The `TrialSimulator` package provides a flexible framework for defining endpoints in clinical trial simulations. Users can choose to generate endpoints using either built-in random number generators from standard probability distributions or custom user-defined functions. The ability to specify custom generators is particularly useful when simulating correlated endpoints, which often arise in longitudinal settings.

Longitudinal endpoints refer to outcomes measured repeatedly over time for the same subject, such as blood pressure, biomarker levels, or symptom severity scores.
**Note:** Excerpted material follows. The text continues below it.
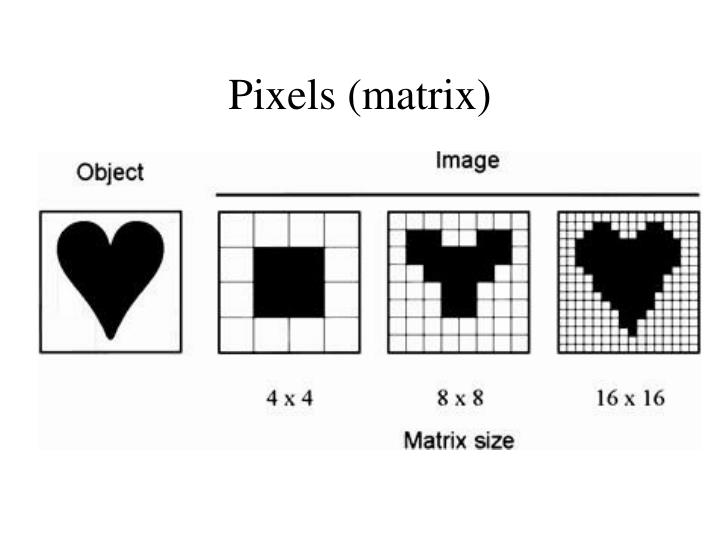 Pixels (matrix)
These repeated measures typically exhibit within-subject correlation as well as correlation with baseline values. Accurately simulating such correlation structures is essential for realistic trial design and evaluation.

In this vignette, we demonstrate how to define longitudinal endpoints using the `endpoint()` function, focusing on its `generator` argument to specify the data-generating mechanism, and the `readout` argument to determine when each endpoint is observed.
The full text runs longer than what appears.